──────── Given information

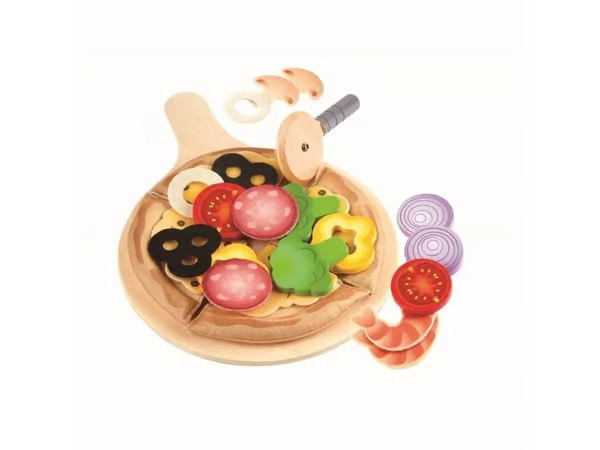 Hape Perfect Pizza Playset, Muut lelut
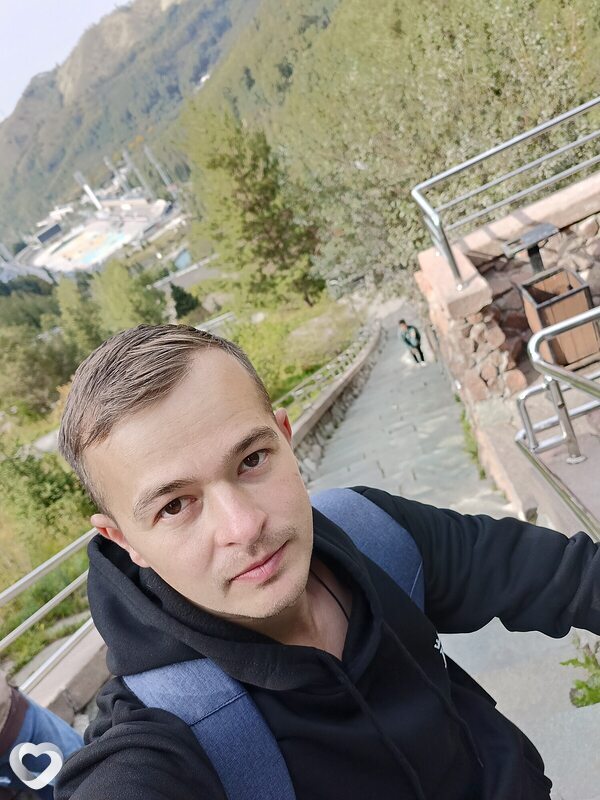 Владимир, 29, Темиртау — анкета №1803608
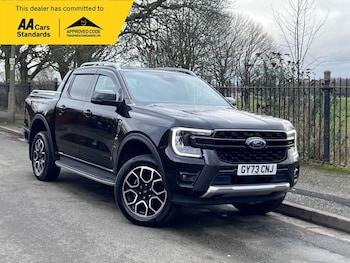 Ford Ranger feature image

────────────────

Output all the material above exactly once more, leaving every picture out.

 Hape Perfect Pizza Playset, Muut lelut
 Владимир, 29, Темиртау — анкета №1803608
 Ford Ranger feature image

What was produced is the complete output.